Mais quelques jours après l’ouverture de l’exposition, la veille du jour
où ils devaient rejoindre tous les deux l’hémisphère nord, Trisha est devenue
carrément violente. Nous étions chez un collectionneur, qui avait organisé
un cocktail. Entre les sculptures grossières de jeunes artistes faites de sacspoubelles
(qui se confondaient avec le noir des plateaux de carpaccio qui circulaient
entre les invités), Trisha concentra tout son désir pour Alex et le fit
passer dans une dernière tentative pour l’amener à coucher avec elle.
« C’est notre dernière nuit à Buenos Aires, tu dois venir avec moi », lui
asséna-t-elle d’un ton péremptoire.

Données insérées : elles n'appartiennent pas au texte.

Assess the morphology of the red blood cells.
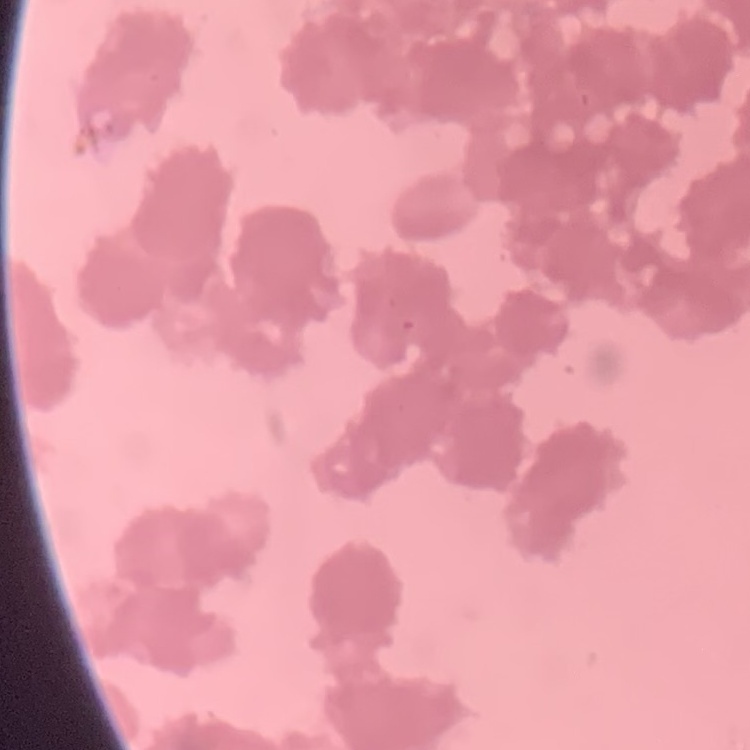

Rouleaux formation.

stain = Field's or Giemsa
preparation = thin blood smear
image type = one tile cut from a larger photomicrograph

Mais, voyant que le curateur n’obéirait pas à
sa demande, elle monta sur une table et se mit à hurler en le montrant du doigt.
« Qui es-tu ? Tu n’es qu’un curateur. Tu n’es rien ; tu n’es rien, tu n’es rien, tu
n’es qu’un curateur – rien ! Tu n’es rien ! ». Et elle répéta cela plus de vingt fois.
Alex restait calme. On fit circuler un plateau plein de grands verres à pied
remplis d’un liquide bleu. Machinalement Trisha se pencha, en saisit un et
l’avala cul sec. L’alcool sucré sembla lui donner un éclair de lucidité avant que
sa conscience ne s’écroule à nouveau et elle reprit :
« Tu n’es rien et je suis une grande artiste. Alors, si tu veux me parler,
fait d’abord une oeuvre d’art et appelle moi ensuite. » Sur ces mots, elle est
descendue de la table, a attrapé son manteau et a dévalé l’escalier en trombe.
Après avoir avalé quelques verres de la boisson bleue pour imiter Trisha,
j’ai vomi à trois reprises dans le taxi qui me ramenait chez moi. Pas dans la
voiture, heureusement. J’ai eu la délicatesse de le faire aux arrêts aux feux
rouges, en me penchant à la portière. Le fait que j’aie vomi après avoir ingurgité
quatre caipirinhas et deux curaçaos bleus n’est pas intéressant en soi, bien
sûr, cela peut arriver à n’importe qui, surtout dans ce genre de situation. Mais,
avec cet acte physiologique, j’ai senti que, une fois pour toute, j’avais laissé derrière
moi le monde glamour et envahissant de l’art contemporain. Un monde
auquel je n’ai jamais vraiment appartenu, et dans lequel j’avais pourtant rêvé
d’entrer pendant quelques mois.
Les gens qui font commerce de l’art échangent leurs âmes contre de
l’argent. Une oeuvre d’art ne peut pas être enfermée dans un manoir. Elle doit
voler librement dans l’atmosphère et laisser une trace dans l’air qui encercle
notre planète. C’est du moins ce que m’ont enseigné mes professeurs.
Trois mois plus tard, j’ai appris sur Internet qu’Alex avait été renvoyé du
musée. Quelques jours après je recevais un e-mail, me disant qu’il avait écrit
son premier poème et qu’il allait me l’envoyer.